(Quoted passage)

Financialization of Housing – is it an evil which leads to deprivation and degradation of the poor in society, infringing on their right to housing and shelter? Or is it of great benefit in an open market economy which leads to movement of scarce capital to the sector which has direct impact on human wellbeing, productivity, earning capacity and economic development? This has been the subject of major debate worldwide due to rising inequality, deprivation and consequently social unrest across the world
What does financialization mean?
Greta Krippner of the University of Michigan refers to financialization as “pattern of accumulation in which profit making occurs increasingly through financial channels rather than through trade and commodity production.”
In the introduction to the 2005 book Financialization and the World Economy, editor Gerald A. Epstein says “Financialization refers to the increasing importance of financial markets, financial motives, financial institutions, and financial elites in the operation of the economy and its governing institutions, both at the national and international levels.”
In my view both the definition refers to the result of a shift in viewing of an asset as a means of production and capital formation to a financial instrument to be used for trading and speculation in financial markets. This arises from increasing importance of financial markets, financial motives and financial elites in the operations of the economy and the governing institutions, both at the national and international levels.
The dominant challenge in financialization without adequate regulatory and governance framework being in place lies in the strong element of speculation it fuels leading to overvaluation/ undervaluation of the underlying asset through speculation without any change in the utility/ productive value of the underlying asset. Housing and real estate across the world has been a victim of a radical shift in the perception of the housing and real estate for speculative value rather than on the underlying utility and productive value.
Thus an important means of production and capital formation has been lost to speculation in financial markets across the globe leading to deprivation and loss of productive capacity in an economy.
Whilst financialization remains important for directing private savings into housing and real estate sector for increasing economic activity, capital formation and social wellbeing; strong regulatory framework needs to be in place to ensure that financial instruments which enables funds to be invested in the sector derive strong connect with the underlying productive value when viewed as a means of production.
Unbridled financialisation of housing in India happened, in many sense, post liberalization in 1991 and real estate became a separate asset class for rich investors which led to housing gradually becoming unaffordable for a large section of the middle and lower middle class. Hygienic and good housing went out of their reach and remained the preserve of the rich and the wealthy. This led to slum based urbanization as India integrated with the global markets and urbanization started moving at a rapid pace as India grew. That the sector was completely unregulated till some sort of regulation was conceived in 2013 and enacted in Parliament in 2016 helped in skewing the property market towards unaffordability. Thus, India faces a peculiar situation where homes lie vacant and held as a form of speculation whilst housing is not available to the needy. This has severely impeded India’s ability to grow sustainably and equitably.
The Pandemic, the migrant crisis and the disruption of global and local supply chains have now bought into focus the crying need for regulated growth of the housing finance sector and the need for orderly financialization of housing, if India is to achieve its goals of “make in India” and “Housing for all.” There is a need for financial resources to build some 62.5 million affordable homes in India targeted at the lower and lower middle class. The government does not have the financial resources to build the homes in urban centre and upcoming growth centres. Private financial resources is the only way to meet this huge resource gap. This calls for deeper, orderly and well regulated real estate sector which offers multiple investment opportunities complete with appropriate returns to compensate for the risk – for building rental and ownership housing. Setting up of investment trusts and creation of a deep MBS market calls for stronger and well regulated financialization of housing. This will lead to revolution in housing and urbanization in India. It will speed up economic growth.
Housing and construction has very strong linkages with other sectors of the economy like steel, cement, ceramics, employment, consumption etc and can lead to tremendous multiplier effect. The national rental housing policy announced by the government is a good step in that direction. The PMAY schemes though well intended has not been able to meet the desired objectives given the paucity of resources – affecting the demand as well as the supply side.

(End Quoted passage)
(Input data)

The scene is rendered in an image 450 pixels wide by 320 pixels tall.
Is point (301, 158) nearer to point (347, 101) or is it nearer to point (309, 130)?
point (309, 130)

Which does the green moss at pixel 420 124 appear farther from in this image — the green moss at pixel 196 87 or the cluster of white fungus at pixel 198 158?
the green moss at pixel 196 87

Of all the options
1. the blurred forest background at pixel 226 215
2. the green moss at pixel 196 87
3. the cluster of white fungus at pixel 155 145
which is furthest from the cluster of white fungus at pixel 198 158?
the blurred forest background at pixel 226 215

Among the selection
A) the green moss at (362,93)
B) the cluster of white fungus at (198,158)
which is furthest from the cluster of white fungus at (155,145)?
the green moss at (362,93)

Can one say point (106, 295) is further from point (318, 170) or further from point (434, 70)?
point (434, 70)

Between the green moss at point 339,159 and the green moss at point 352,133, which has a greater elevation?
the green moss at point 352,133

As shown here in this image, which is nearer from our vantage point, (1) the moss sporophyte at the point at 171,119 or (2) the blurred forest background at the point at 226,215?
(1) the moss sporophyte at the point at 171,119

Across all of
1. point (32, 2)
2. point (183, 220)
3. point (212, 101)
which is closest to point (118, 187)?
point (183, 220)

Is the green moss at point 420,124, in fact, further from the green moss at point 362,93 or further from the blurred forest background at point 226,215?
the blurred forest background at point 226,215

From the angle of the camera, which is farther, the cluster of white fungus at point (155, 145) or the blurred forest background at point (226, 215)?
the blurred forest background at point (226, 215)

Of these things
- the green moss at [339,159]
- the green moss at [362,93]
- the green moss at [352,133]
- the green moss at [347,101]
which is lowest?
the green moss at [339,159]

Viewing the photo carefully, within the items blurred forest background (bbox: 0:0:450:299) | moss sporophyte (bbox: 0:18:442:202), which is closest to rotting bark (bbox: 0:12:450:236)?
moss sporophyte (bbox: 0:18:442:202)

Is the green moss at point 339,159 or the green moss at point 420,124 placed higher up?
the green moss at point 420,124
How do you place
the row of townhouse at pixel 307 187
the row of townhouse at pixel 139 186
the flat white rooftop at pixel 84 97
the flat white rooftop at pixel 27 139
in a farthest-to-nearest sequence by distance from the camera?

(End Input data)
(Input data)

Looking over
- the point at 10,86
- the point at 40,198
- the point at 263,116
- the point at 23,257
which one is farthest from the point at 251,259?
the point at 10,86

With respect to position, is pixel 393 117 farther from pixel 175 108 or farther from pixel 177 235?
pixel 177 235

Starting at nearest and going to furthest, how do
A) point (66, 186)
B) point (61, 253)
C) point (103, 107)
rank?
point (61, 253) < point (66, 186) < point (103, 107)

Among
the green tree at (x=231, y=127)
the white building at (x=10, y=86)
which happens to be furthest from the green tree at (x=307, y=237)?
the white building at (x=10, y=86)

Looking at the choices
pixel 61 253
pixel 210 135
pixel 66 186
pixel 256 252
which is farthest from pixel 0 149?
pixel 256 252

(End Input data)
(Input data)

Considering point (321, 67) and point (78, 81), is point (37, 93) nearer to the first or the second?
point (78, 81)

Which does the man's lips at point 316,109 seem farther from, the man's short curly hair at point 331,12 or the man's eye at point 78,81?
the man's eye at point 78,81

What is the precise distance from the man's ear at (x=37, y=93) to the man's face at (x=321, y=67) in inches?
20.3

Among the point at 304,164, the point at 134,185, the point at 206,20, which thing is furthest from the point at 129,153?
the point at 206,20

(End Input data)

--- Questions on the material ---
1/ Answer these questions from the text on the financialization of housing:
(a) At which university is Greta Krippner?
(b) In what year was some sort of regulation of the sector conceived, and in what year was it enacted in Parliament?
(c) How many affordable homes need financial resources in India?
2/ Transcribe the part of the text on the financialization of housing that opens with the words "Housing and construction" and closes with "the supply side.".

--- Answers below ---
1/
(a) The University of Michigan.
(b) Regulation was conceived in 2013 and enacted in Parliament in 2016.
(c) Some 62.5 million.

2/
Housing and construction has very strong linkages with other sectors of the economy like steel, cement, ceramics, employment, consumption etc and can lead to tremendous multiplier effect. The national rental housing policy announced by the government is a good step in that direction. The PMAY schemes though well intended has not been able to meet the desired objectives given the paucity of resources – affecting the demand as well as the supply side.